In conclusion, in the changing landscape of TasP and PrEP, close monitoring of HCV infection among HIV-uninfected MSM is needed to improve case finding of HCV infection and decide upon the best testing policies of HCV infection in HIV-negative MSM.
DISCLOSURES
AB: no conflicts. KW: no conflicts (the PrEP in the Belgian Be-Prepared project is donated by Gilead). HA: no conflicts. HG: no conflicts. ML: no conflicts. BR has received a research grant from Merck Sharp & Dohme (ongoing, 2014–17) within the context of this article.
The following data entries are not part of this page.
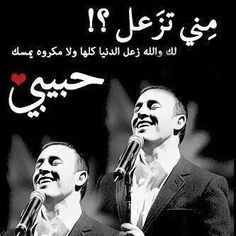 Mny Laik el dunia Wala e missak Unique Love Quotes, Arabic Love Quotes, Arabic Poetry, Arabic Art, Song Quotes, Words Quotes, Eid Mubarik, Miss You Images, Roman Love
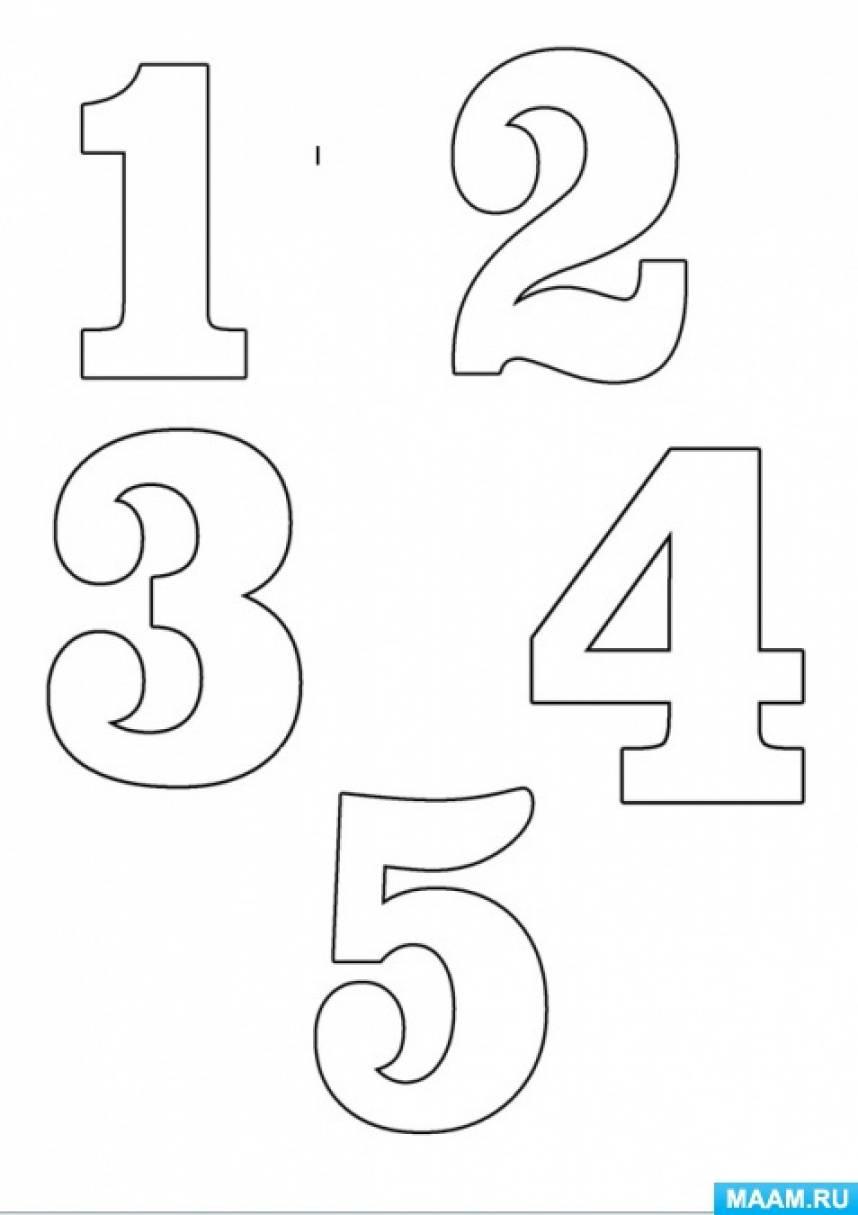 Трафарет цифр шаблоны 101
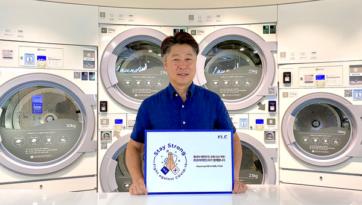 코리아런드리 서경노 대표, 코로나19 극복 '스테이 스트롱' 캠페인 동참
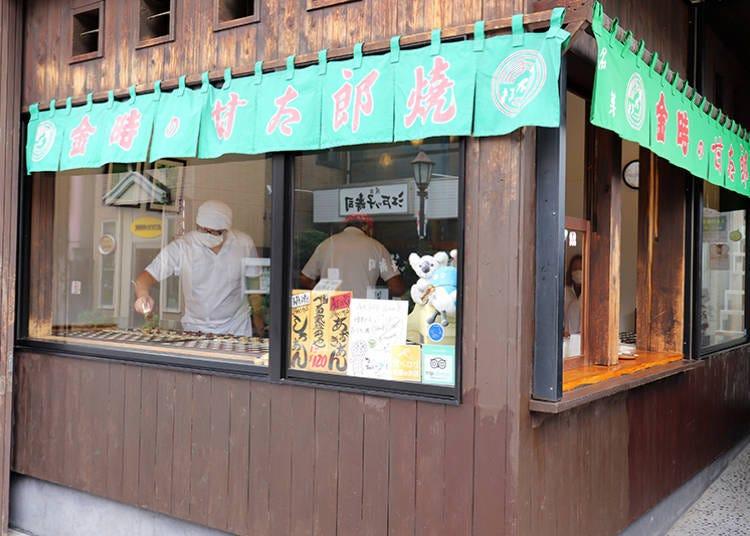 ■KINTOKI NO AMATARO: Masterfully Made Anko, Special Beans and Sticky Dough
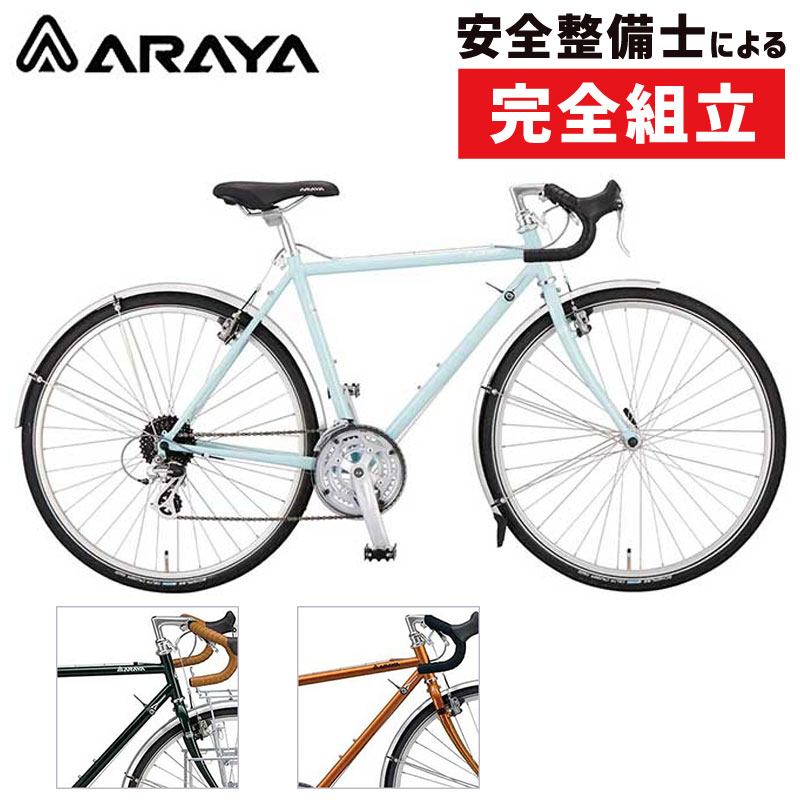 《在庫あり》ARAYA(アラヤ) 2020年モデル FEDERAL (フェデラル)FED[スポルティーフ][ランドナー・ツーリングバイク]
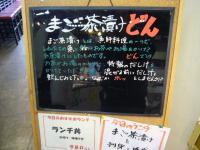 P1190051.jpg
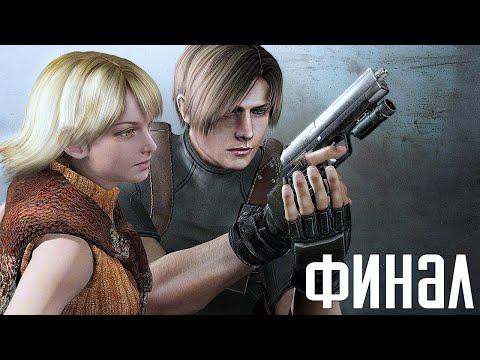 """Resident Evil 4 HD Remaster. Прохождение 10. Сложность """"Специалист / Профессионал""""."""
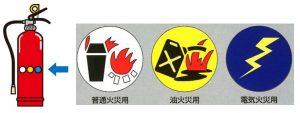 www.minamiaizu-kouiki.jp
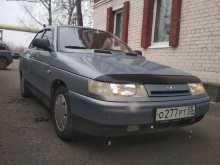 Омск 2110 2002
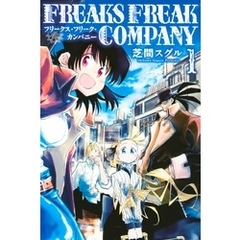 FREAKS FREAK COMPANY(1)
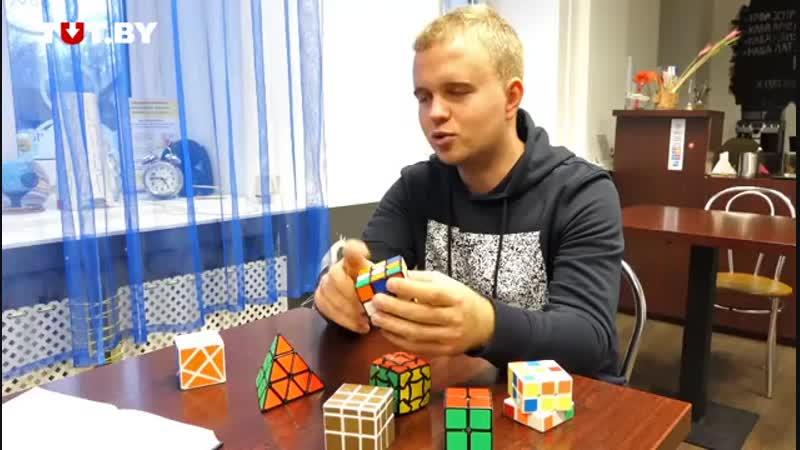 Как будущий юрист из Бобруйска виртуозно управляется с кубиком Рубика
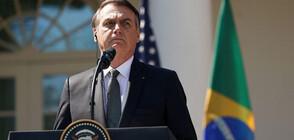 Жаир Болсонаро остава непреклонен: Бразилия не може да спре заради някакъв си грип
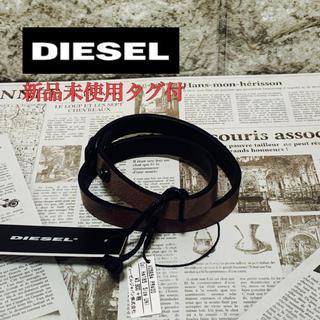 ディーゼル(DIESEL)の【新品】ディーゼル レザー ブレスレット(ブレスレット)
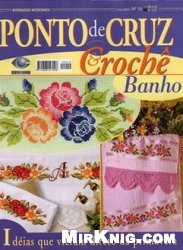 Журнал Ponto de Cruz and Croche №19 2008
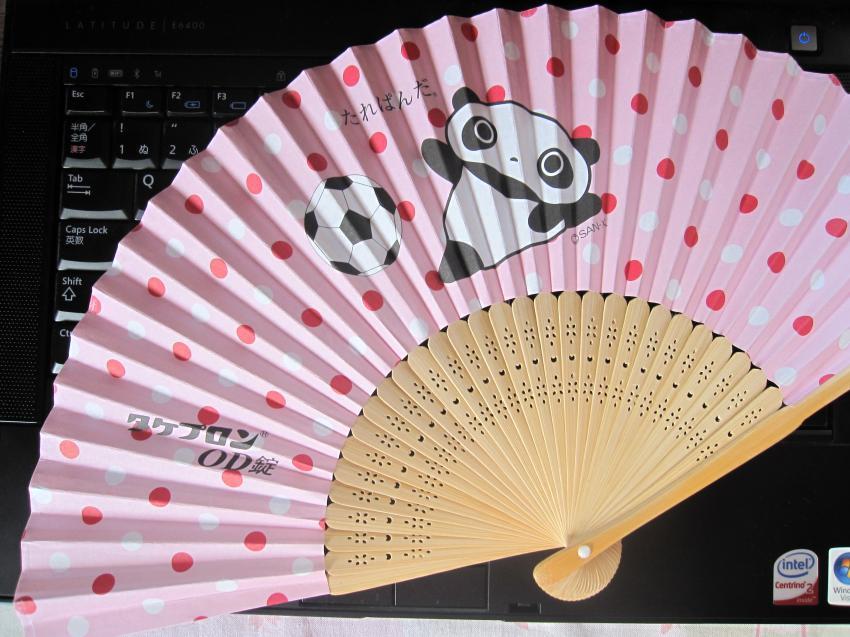 handy fan jpn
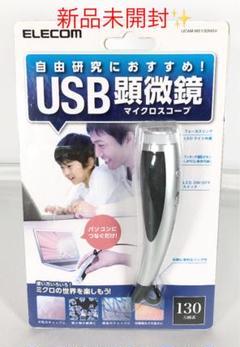 "Thumbnail of ""新品 エレコム USBマイクロスコープ 130万画素 シルバー  電子顕微鏡"""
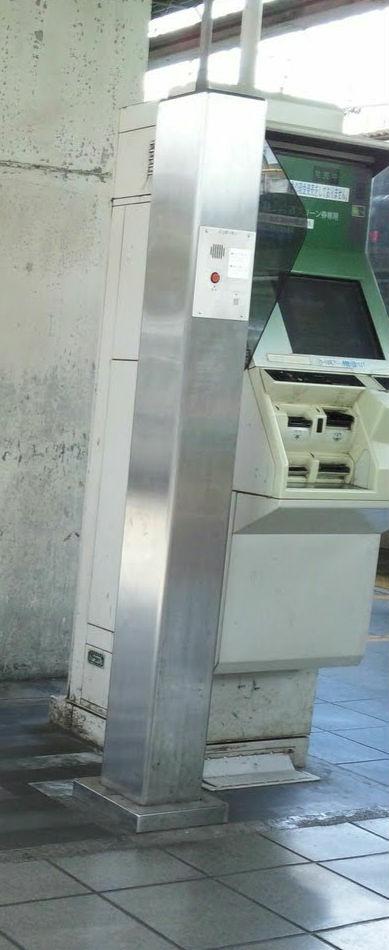 これは何の券売機で、どこの駅にありますか?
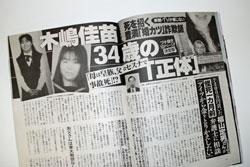 結審で見え透いた涙を見せる木嶋佳苗のしたたかさの画像1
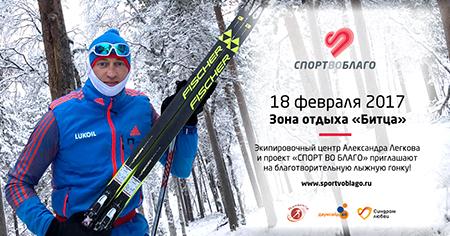 Лыжная гонка СПОРТ ВО БЛАГО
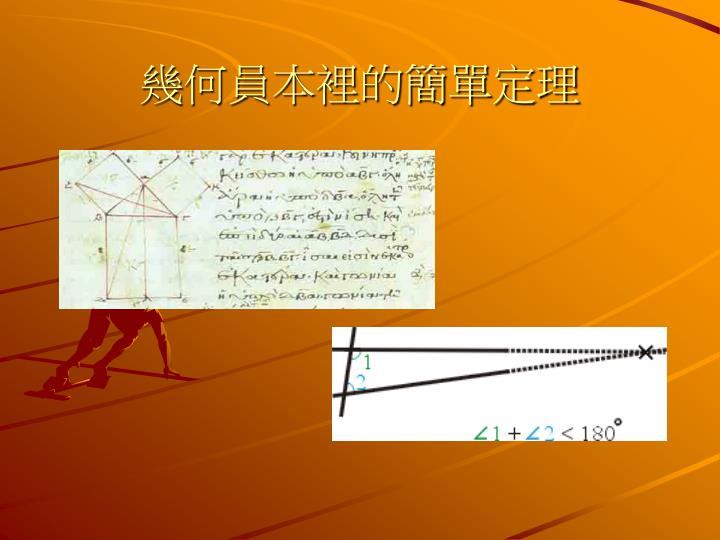 幾何員本裡的簡單定理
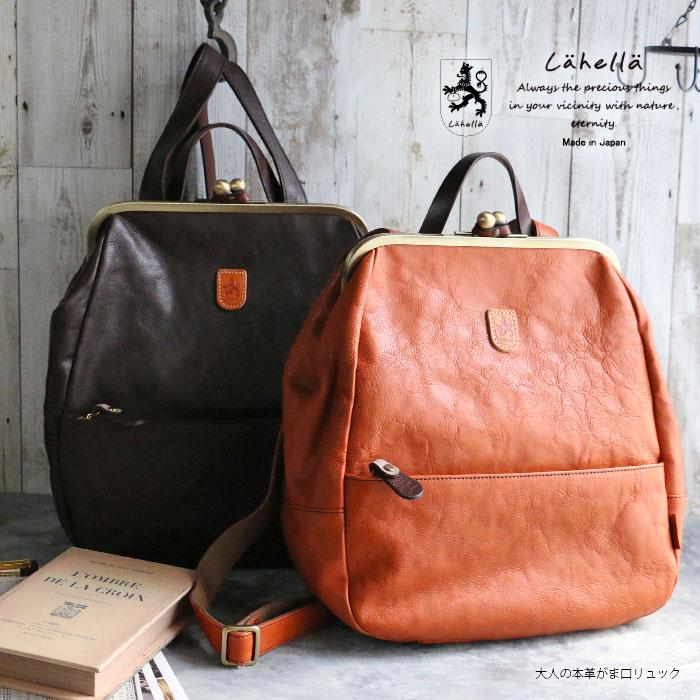 Lahella ラヘラ 大人の本革がま口リュック L169 本革 レディース バッグ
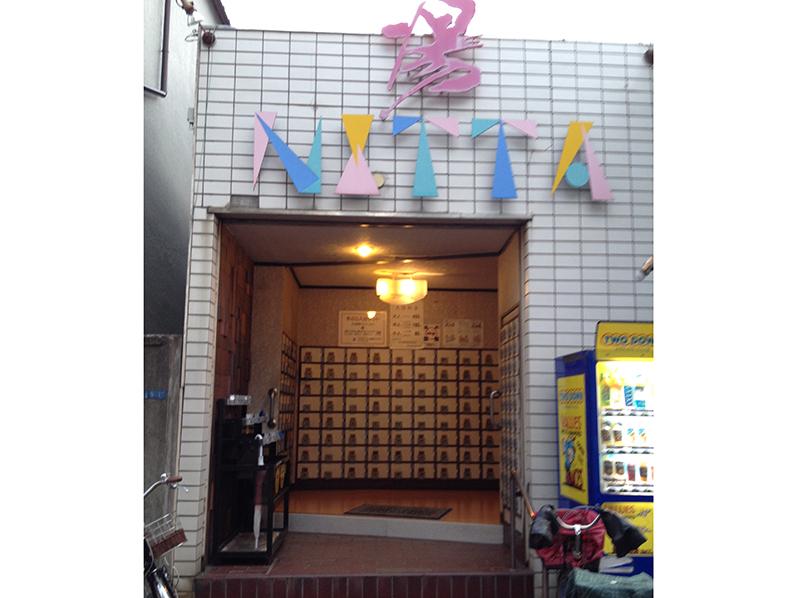 大田区新田浴場20150618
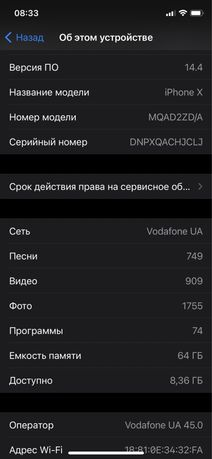 Iphone X 64 white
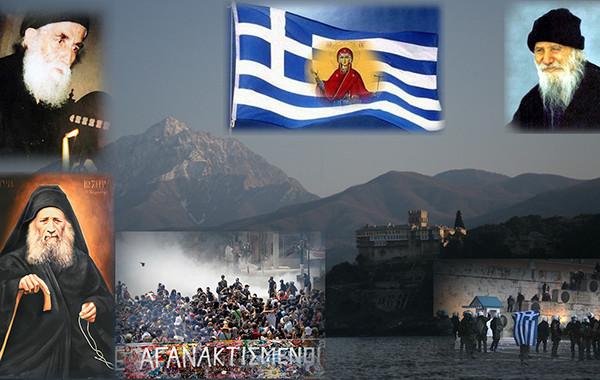 John Wu «Ελλάδα»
Outside the context of this article he has received research grants from Gilead Sciences (ongoing, 2013–17), has been an investigator of trials sponsored by Merck Sharp & Dohme, Gilead Sciences and Janssen-Cilag, has been an invited speaker for Gilead Sciences, Merck Sharp & Dohme, Pfizer and Janssen-Cilag, has participated on advisory boards and has received conference invitations for Bristol-Myers Squibb, AbbVie, Merck Sharp & Dohme, Gilead Sciences and Janssen-Cilag and has been a consultant to GL pharmaceuticals.
Data from this manuscript were presented at the 11th edition of the Netherlands Conference on HIV Pathogenesis, Epidemiology, Prevention and Treatment (NCHIV) which took place on in the Royal Tropical Institute (KIT) in Amsterdam on 21 November 2017; abstract number P04.